Conforté par son acquittement au Sénat dans son procès en destitution, l'imprévisible Donald Trump risque-t-il désormais de devenir un président hors de contrôle? C'est la question qui agite les cercles politiques à Washington.

L'Histoire retiendra que la majorité républicaine au Sénat l'a jugé "non coupable" des deux chefs d'accusation retenus contre lui: abus de pouvoir et entrave à la bonne marche du Congrès.

Pour M. Trump, ces deux votes confirment qu'il n'a rien fait de mal en demandant à l'Ukraine d'enquêter sur des soupçons de corruption entourant le démocrate Joe Biden, son adversaire potentiel à la présidentielle de novembre.

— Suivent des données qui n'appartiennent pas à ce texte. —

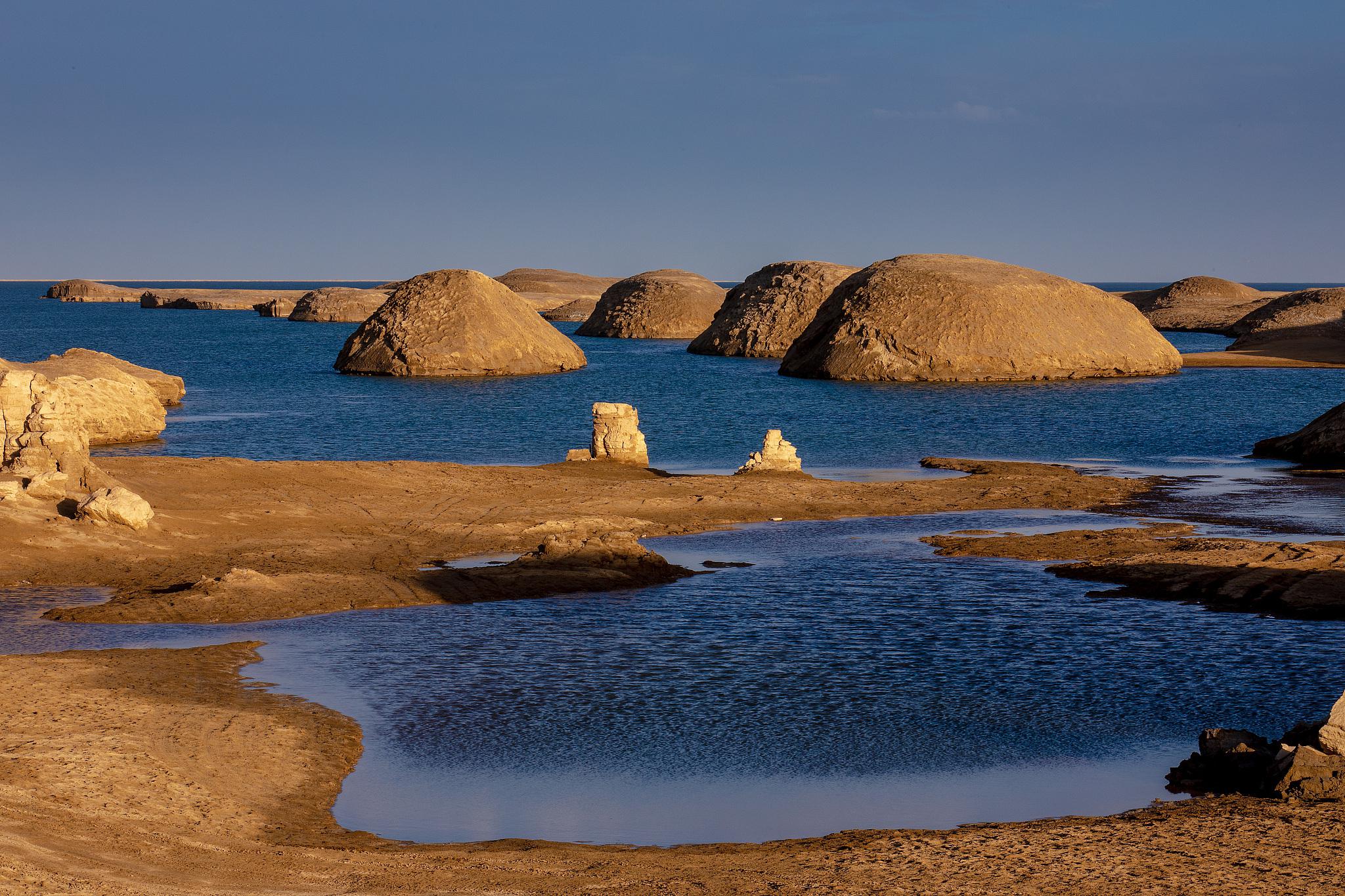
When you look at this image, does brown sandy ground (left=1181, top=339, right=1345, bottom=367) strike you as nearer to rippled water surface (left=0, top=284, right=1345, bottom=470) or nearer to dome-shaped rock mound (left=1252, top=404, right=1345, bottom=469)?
rippled water surface (left=0, top=284, right=1345, bottom=470)

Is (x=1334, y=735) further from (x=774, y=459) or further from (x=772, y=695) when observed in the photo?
(x=774, y=459)

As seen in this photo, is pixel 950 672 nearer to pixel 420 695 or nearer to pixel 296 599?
pixel 420 695

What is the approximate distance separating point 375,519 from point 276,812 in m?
17.3

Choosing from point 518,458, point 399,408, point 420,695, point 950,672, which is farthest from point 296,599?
point 399,408

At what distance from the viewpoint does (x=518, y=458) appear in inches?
1742

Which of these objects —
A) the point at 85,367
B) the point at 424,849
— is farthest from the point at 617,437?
the point at 424,849

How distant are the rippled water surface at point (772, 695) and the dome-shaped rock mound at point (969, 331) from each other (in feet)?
209

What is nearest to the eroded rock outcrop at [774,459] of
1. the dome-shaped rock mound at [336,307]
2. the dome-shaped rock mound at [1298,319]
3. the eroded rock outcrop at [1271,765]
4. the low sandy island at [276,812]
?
the low sandy island at [276,812]

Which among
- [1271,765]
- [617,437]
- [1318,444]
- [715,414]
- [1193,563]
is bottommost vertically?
[1271,765]

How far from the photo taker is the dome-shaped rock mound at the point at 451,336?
86.6 meters

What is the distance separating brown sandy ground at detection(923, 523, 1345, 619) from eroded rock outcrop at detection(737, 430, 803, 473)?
9052 mm

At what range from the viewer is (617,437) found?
1574 inches

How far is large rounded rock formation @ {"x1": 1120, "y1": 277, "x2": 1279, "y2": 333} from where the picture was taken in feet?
543

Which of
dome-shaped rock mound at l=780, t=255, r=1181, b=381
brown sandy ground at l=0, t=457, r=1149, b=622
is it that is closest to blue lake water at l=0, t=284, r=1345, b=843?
brown sandy ground at l=0, t=457, r=1149, b=622
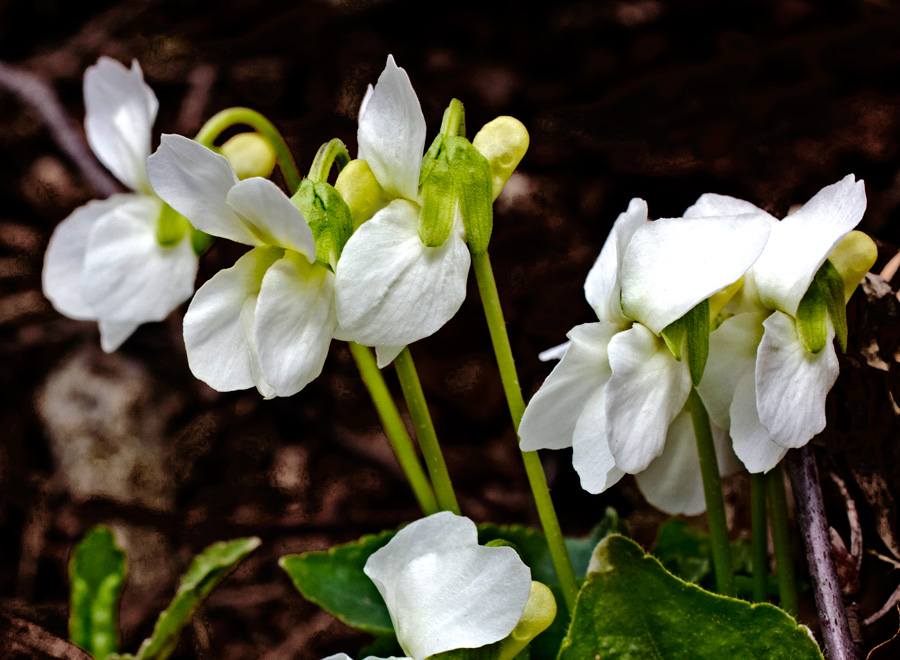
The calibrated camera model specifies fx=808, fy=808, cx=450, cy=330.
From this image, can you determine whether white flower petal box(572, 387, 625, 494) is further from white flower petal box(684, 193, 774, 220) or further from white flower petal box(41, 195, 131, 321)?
white flower petal box(41, 195, 131, 321)

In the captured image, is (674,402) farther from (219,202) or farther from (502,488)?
(502,488)

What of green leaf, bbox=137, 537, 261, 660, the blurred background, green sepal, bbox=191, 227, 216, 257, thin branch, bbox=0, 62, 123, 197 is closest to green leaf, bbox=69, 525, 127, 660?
green leaf, bbox=137, 537, 261, 660

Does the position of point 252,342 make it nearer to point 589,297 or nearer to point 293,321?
point 293,321

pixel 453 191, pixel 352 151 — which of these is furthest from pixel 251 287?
pixel 352 151

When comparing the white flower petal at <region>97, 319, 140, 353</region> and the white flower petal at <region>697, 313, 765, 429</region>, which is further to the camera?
the white flower petal at <region>97, 319, 140, 353</region>

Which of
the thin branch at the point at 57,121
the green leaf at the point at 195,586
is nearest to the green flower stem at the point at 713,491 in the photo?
the green leaf at the point at 195,586
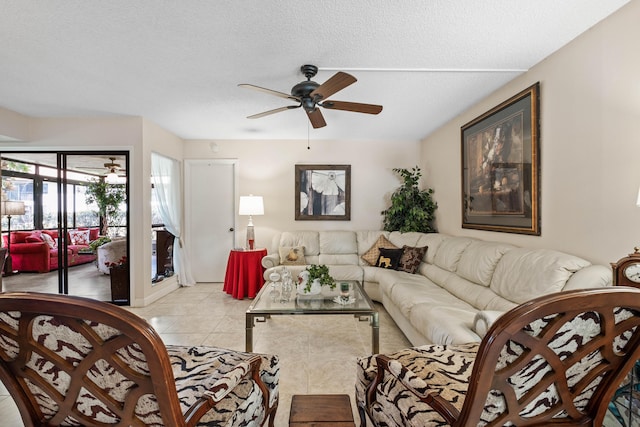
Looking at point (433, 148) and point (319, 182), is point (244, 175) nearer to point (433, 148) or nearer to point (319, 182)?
point (319, 182)

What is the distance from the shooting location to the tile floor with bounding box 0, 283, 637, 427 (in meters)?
2.03

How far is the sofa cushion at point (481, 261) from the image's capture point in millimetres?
2537

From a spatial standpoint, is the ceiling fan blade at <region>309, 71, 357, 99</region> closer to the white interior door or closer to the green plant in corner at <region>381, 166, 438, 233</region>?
the green plant in corner at <region>381, 166, 438, 233</region>

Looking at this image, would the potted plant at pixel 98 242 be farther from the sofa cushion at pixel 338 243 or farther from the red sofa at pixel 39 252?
the sofa cushion at pixel 338 243

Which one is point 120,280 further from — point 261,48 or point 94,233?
point 261,48

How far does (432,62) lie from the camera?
7.73ft

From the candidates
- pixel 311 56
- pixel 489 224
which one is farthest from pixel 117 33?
pixel 489 224

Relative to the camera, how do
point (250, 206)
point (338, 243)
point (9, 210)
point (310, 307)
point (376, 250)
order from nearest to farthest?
point (310, 307), point (9, 210), point (376, 250), point (250, 206), point (338, 243)

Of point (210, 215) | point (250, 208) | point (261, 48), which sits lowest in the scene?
point (210, 215)

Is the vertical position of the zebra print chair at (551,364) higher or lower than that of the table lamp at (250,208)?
lower

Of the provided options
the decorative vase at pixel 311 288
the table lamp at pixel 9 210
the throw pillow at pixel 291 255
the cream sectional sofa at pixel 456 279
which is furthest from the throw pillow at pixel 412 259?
the table lamp at pixel 9 210

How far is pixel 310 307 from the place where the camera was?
2402mm

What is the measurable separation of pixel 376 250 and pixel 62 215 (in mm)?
4364

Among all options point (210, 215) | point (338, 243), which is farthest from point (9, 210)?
point (338, 243)
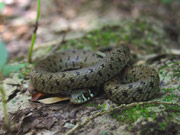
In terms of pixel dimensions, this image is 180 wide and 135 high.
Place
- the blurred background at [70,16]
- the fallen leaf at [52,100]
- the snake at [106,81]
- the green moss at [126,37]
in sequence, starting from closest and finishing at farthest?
the snake at [106,81]
the fallen leaf at [52,100]
the green moss at [126,37]
the blurred background at [70,16]

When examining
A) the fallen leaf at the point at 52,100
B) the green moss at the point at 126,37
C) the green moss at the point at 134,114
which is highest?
the green moss at the point at 126,37

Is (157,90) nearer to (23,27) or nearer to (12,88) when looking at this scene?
(12,88)

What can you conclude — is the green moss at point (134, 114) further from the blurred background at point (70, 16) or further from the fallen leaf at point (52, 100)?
the blurred background at point (70, 16)

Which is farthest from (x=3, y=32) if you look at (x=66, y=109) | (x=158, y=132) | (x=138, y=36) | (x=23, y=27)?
(x=158, y=132)

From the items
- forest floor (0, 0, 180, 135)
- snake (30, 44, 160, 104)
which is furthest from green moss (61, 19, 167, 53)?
snake (30, 44, 160, 104)

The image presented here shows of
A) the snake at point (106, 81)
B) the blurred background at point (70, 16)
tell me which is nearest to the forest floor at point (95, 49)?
the blurred background at point (70, 16)

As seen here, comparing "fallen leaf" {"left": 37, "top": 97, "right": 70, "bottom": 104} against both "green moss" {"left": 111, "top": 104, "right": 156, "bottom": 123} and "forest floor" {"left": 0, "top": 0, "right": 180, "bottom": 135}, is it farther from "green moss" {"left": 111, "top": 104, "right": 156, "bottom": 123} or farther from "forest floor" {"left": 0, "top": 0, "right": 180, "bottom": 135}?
"green moss" {"left": 111, "top": 104, "right": 156, "bottom": 123}

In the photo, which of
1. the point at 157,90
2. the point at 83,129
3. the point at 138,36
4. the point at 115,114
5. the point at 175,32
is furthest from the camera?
the point at 175,32

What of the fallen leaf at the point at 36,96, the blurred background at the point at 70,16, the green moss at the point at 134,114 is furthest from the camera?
the blurred background at the point at 70,16
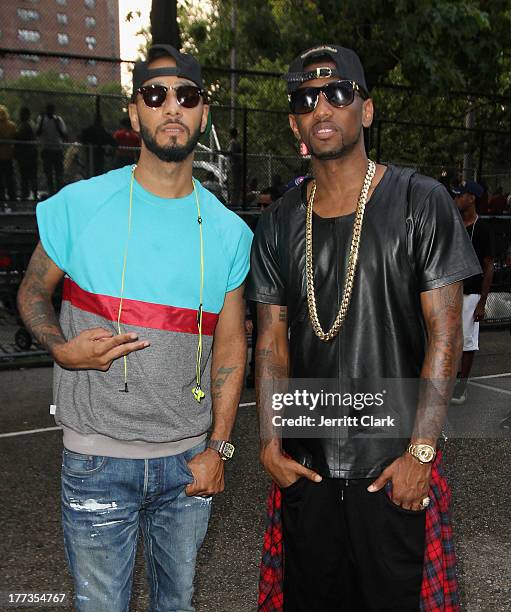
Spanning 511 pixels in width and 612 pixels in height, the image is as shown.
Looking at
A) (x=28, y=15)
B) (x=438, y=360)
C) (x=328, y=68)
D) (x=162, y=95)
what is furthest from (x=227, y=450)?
(x=28, y=15)

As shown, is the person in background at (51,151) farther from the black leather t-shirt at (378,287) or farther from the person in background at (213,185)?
the black leather t-shirt at (378,287)

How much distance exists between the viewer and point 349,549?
8.22 feet

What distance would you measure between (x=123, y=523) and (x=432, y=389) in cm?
106

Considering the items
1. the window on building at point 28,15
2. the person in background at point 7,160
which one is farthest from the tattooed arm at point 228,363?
the window on building at point 28,15

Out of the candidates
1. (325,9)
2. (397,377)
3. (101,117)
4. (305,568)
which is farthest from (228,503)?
(101,117)

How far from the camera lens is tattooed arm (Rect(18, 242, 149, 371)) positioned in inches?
89.2

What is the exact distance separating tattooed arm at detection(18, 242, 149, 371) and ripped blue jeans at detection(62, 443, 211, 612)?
1.09ft

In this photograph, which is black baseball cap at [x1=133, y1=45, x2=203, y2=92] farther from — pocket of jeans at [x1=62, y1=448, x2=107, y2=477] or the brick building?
the brick building

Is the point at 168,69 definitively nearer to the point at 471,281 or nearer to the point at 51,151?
the point at 471,281

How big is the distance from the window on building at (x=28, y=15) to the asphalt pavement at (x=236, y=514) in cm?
7116

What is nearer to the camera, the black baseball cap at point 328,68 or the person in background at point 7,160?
the black baseball cap at point 328,68

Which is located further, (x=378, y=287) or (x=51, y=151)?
(x=51, y=151)

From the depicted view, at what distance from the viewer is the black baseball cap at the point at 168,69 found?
2.61 meters

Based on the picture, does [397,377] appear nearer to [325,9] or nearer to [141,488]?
[141,488]
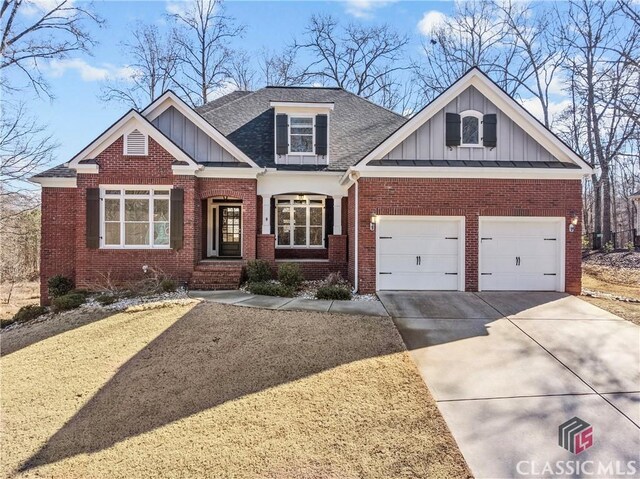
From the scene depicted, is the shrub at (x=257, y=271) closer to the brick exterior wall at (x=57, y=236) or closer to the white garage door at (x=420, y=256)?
the white garage door at (x=420, y=256)

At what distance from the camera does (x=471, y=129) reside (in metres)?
10.3

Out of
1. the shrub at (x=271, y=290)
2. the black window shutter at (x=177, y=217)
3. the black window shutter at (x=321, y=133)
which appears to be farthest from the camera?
the black window shutter at (x=321, y=133)

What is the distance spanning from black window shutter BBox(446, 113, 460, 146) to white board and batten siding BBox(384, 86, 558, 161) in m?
0.13

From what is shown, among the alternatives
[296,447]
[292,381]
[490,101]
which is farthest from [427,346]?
[490,101]

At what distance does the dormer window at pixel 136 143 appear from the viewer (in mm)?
10914

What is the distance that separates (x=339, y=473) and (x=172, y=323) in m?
5.53

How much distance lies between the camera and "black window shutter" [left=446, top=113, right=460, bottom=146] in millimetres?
10102

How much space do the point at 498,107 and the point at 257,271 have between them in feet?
28.4

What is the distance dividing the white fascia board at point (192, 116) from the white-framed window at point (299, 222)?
2523 mm

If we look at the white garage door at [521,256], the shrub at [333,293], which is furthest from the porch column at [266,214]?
the white garage door at [521,256]

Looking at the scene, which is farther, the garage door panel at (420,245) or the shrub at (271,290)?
the garage door panel at (420,245)

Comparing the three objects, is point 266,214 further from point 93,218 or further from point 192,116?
point 93,218

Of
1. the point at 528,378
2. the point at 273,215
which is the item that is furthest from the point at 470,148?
the point at 273,215

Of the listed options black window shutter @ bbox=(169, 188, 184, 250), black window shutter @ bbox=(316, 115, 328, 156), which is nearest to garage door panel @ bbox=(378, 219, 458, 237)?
black window shutter @ bbox=(316, 115, 328, 156)
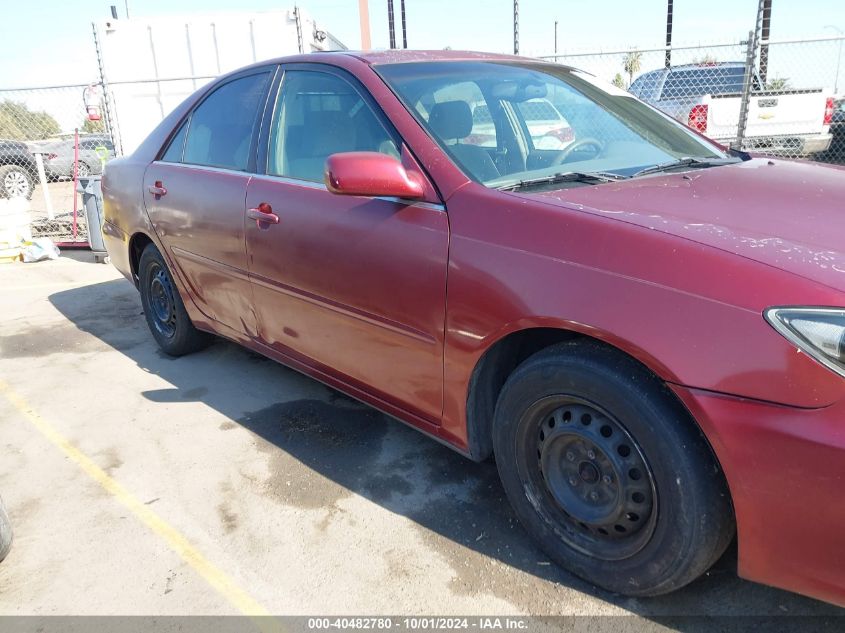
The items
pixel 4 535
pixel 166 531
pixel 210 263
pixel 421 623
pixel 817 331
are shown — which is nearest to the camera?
pixel 817 331

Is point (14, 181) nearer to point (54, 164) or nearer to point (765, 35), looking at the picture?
point (54, 164)

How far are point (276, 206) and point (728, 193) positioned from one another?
6.05 feet

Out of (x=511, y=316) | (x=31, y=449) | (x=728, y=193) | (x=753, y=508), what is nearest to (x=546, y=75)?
(x=728, y=193)

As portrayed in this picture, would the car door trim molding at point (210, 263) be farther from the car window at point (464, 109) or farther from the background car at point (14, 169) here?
the background car at point (14, 169)

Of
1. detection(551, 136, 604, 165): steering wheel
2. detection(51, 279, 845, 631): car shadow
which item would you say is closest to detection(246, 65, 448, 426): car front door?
detection(51, 279, 845, 631): car shadow

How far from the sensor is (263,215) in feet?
10.0

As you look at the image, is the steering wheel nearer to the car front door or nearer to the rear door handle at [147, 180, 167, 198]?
the car front door

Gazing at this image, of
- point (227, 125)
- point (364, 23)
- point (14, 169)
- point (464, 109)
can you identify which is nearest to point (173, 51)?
point (364, 23)

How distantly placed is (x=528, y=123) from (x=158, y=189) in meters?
2.28

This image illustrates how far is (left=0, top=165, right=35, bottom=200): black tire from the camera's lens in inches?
496

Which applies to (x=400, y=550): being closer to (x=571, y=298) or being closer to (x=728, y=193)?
(x=571, y=298)

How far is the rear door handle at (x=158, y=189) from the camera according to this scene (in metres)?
3.91

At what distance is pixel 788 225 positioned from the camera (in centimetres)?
191

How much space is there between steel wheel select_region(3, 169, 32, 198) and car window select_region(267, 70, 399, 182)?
38.3 feet
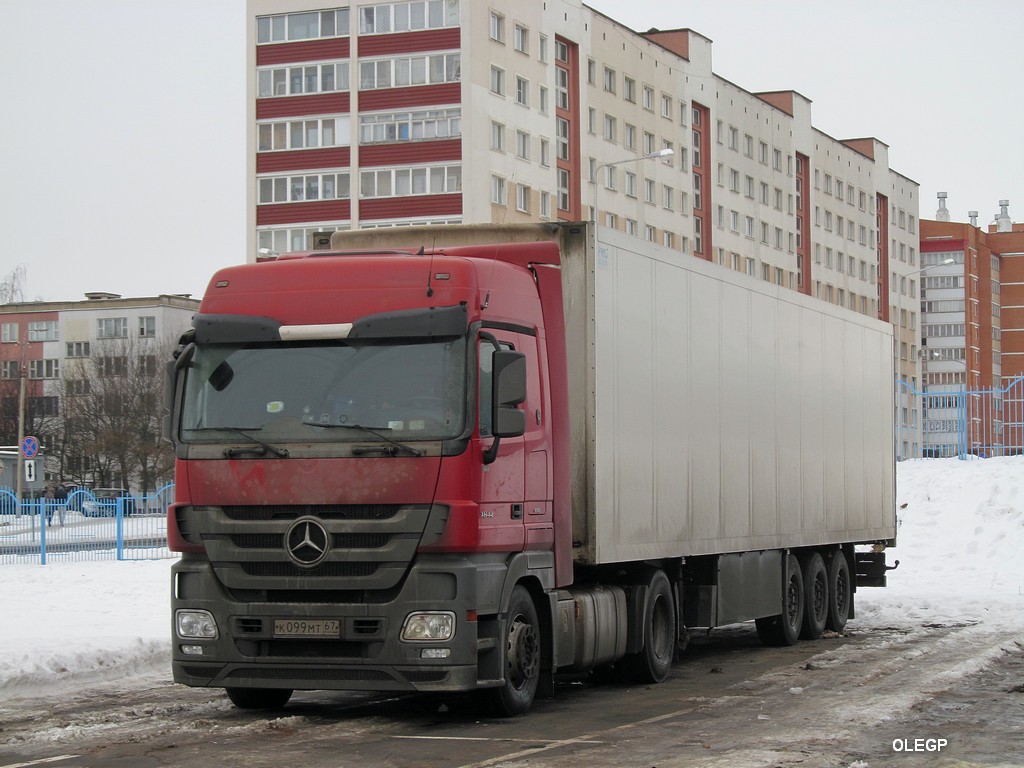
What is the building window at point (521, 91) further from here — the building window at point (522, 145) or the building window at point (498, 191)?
the building window at point (498, 191)

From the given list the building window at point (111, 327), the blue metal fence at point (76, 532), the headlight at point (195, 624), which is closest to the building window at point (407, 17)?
the blue metal fence at point (76, 532)

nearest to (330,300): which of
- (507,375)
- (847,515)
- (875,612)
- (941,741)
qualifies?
(507,375)

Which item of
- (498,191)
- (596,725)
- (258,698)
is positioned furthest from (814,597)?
(498,191)

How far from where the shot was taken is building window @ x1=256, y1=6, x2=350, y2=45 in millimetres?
72562

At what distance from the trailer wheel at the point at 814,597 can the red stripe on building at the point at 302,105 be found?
55.6 m

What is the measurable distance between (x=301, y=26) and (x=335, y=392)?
2553 inches

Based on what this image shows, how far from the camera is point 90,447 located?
281 feet

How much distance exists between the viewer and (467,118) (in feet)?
229

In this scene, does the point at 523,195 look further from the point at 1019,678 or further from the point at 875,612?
the point at 1019,678

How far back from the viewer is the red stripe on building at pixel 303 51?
237ft

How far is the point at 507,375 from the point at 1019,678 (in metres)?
6.14

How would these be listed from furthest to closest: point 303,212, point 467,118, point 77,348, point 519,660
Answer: point 77,348, point 303,212, point 467,118, point 519,660

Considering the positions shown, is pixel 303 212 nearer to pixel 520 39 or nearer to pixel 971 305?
pixel 520 39

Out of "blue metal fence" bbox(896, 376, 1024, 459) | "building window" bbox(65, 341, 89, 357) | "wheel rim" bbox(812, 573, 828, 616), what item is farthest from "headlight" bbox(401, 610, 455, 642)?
"building window" bbox(65, 341, 89, 357)
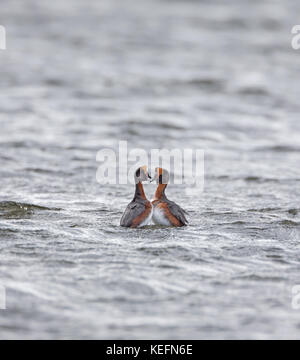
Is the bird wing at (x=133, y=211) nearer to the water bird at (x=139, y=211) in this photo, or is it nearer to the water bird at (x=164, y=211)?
the water bird at (x=139, y=211)

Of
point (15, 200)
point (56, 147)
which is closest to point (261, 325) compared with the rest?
point (15, 200)

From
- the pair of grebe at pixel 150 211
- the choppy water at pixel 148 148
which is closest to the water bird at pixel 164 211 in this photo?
the pair of grebe at pixel 150 211

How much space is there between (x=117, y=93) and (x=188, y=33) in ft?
25.0

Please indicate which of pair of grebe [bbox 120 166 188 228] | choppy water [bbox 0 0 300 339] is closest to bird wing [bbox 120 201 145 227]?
pair of grebe [bbox 120 166 188 228]

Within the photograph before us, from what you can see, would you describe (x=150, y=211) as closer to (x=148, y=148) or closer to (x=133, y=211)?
(x=133, y=211)

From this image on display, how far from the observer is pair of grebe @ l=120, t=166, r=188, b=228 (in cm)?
959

Malgré tout, plusieurs élus républicains ont estimé qu'il avait mal agi. L'un d'eux, Mitt Romney, est même sorti du rang pour le déclarer coupable d'abus de pouvoir.

Les démocrates assurent que plus rien n'empêche le milliardaire, désormais blanchi, de se croire tout-puissant.

"Il ne changera pas", a affirmé Adam Schiff, qui menait l'équipe des procureurs lors du procès en destitution, soulignant qu'un homme "sans boussole morale" ne trouverait pas le droit chemin.

Dans une contribution au site d'informations Daily Beast, Rick Wilson, un consultant républicain opposé à M. Trump, imaginait mercredi un président "délivré" du poids de la destitution et rêvant de "vengeance".

- Casser les codes -

Depuis sa victoire surprise en 2016 alors qu'il n'avait aucune expérience politique, Donald Trump n'a cessé de casser les codes - notamment en proférant des insultes en public - ou, selon ses critiques, en violant les lois, comme dans l'affaire ukrainienne qui a mené à sa mise en accusation.

Magnat des affaires, Donald Trump est un ex-PDG habitué à obtenir ce qu'il veut. Animateur d'une émission de télé-réalité, il a joué pendant dix ans le rôle d'un patron tout-puissant face à des candidats qu'il éliminait, doigt pointé, d'un "vous êtes viré" retentissant.

A la Maison Blanche, il déroge aux traditions, ne suit pas les règles et les nombreuses mesures de sécurité entourant la présidence.

Son début de mandat est décrit comme chaotique. Dans son livre "Fear", le célèbre journaliste d'investigation Bob Woodward dressait le portrait d'un président colérique et paranoïaque que ses collaborateurs s'efforçaient de contrôler, voire de contourner, pour éviter de dangereux dérapages.

Ces proches ont disparu un par un, démissionnaires comme le ministre de la Défense Jim Mattis ou limogés comme le conseiller à la sécurité nationale John Bolton.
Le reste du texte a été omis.